Heute stellt bei der KVB kaum jemand mehr solche Fragen. Die Busse sind im Alltag etabliert, erweisen sich als höchst zuverlässig, als modern und angenehm zu fahren. Sie machen wenig Fahrgeräusche, produzieren unterwegs keine Abgase und die Technik ist damals wie heute nagelneu.

Die KVB leistete auf diesem Feld Pionierarbeit. Mit dem Fahrplanwechsel 2016 kamen erstmals neun Elektrobusse im Kölner Stadtgebiet auf der Buslinie 133 vom Hauptbahnhof bis zum südlichen Stadtteil Zollstock zum Einsatz. Damals gab es vom Hersteller noch nicht einmal Serienfahrzeuge. Die Kölner passten also im Lauf der Jahre in enger Abstimmung mit dem Entwickler alle möglichen Komponenten an, optimierten die Fahrleistung, verbesserten die Türsteuerung und verfeinerten sogar die Außenspiegel für die völlig neue Bus-Form. „Auch dank unserer Erfahrungen sind aus den Prototypen nun Serienfahrzeuge geworden“, sagt Basaran stolz.

VOLL ELEKTRISCH BIS 2030

Logische Konsequenz: Im kommenden Jahr sollen weitere sechs Buslinien in Köln mit E-Bussen ausgerüstet werden. Das Ziel der KVB ist noch ambitionierter: Bis zum Jahr 2030 will das Unternehmen sämtliche Buslinien elektrifizieren.

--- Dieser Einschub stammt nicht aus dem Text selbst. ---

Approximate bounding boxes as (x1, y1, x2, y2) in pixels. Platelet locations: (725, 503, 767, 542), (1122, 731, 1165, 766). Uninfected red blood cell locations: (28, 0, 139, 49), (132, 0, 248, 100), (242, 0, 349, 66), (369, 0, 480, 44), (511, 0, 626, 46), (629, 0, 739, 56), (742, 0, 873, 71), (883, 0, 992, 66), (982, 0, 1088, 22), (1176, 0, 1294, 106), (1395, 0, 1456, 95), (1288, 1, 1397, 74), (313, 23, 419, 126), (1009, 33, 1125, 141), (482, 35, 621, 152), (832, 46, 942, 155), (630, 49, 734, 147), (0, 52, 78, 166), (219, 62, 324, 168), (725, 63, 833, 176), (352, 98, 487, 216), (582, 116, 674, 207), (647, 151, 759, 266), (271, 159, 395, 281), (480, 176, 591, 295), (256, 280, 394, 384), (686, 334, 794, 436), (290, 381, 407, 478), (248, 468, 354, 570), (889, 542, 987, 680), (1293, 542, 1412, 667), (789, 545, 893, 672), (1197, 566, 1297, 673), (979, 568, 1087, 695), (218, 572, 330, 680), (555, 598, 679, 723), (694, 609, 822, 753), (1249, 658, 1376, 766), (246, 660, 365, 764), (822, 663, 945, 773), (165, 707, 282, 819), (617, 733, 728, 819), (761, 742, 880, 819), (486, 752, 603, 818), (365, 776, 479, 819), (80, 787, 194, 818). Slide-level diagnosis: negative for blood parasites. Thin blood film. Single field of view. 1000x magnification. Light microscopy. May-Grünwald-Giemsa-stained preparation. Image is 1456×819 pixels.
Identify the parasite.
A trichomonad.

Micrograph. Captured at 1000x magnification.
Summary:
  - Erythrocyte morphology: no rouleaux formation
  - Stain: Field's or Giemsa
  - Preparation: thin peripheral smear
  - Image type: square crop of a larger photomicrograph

Die umweltfreundlichen und leisen E-Busse sind Teil einer umfassenden Mobilitätswende, die das Gesicht der Stadt Köln in den kommenden Jahren verändern wird. Ziel ist es, die Mobilitätsangebote sauberer zu machen – und zudem das ÖPNV-Angebot zu erweitern, damit mehr Menschen den öffentlichen Nahverkehr nutzen und somit emissionsfrei unterwegs sind. Statt mit Privat-Pkw in kilometerlangen Staus zu stecken, sollen die Kölner miteinander verzahnte Mobilitätsangebote nutzen und so den Technologiewandel aktiv mitgestalten. Der Stadtwerke Köln Konzern hat dabei die Klimaziele immer im Blick und geht mutig voran.

Über 250 Ladestationen für Elektroautos betreibt die RheinEnergie in Köln. Die Stadt hat eines der dichtesten Ladesäulennetze in Deutschland.

NEUE ANTRIEBE – NICHT NUR FÜR DIE KVB

Damit die Vision Realität wird, arbeiten zahlreiche Akteure Hand in Hand: Sie bauen die städtische Infrastruktur aus, stocken den öffentlichen Nahverkehr auf und integrieren alternative Mobilitätslösungen in das Streckennetz. Wichtiger Baustein sind dabei die 200 Elektro-Roller des E-Roller-Verleihservice „rhingo“, der zur RheinEnergie gehört. Per App können die Kölner Roller ausleihen, abgerechnet wird pro Minute.

Die RheinEnergie baut in Köln nicht nur die Ladeinfrastruktur für die KVB-Busse aus, sondern auch für private Pkw. Mehr als 250 Ladestationen der RheinEnergie gibt es bereits im Stadtgebiet – Köln hat eines der dichtesten Ladesäulennetze in Deutschland. Auch zu Hause können E-Autofahrer ihr Fahrzeug laden: Die Heim-TankE der RheinEnergie wird einfach an der Garagenwand montiert und lädt das Auto über Nacht auf.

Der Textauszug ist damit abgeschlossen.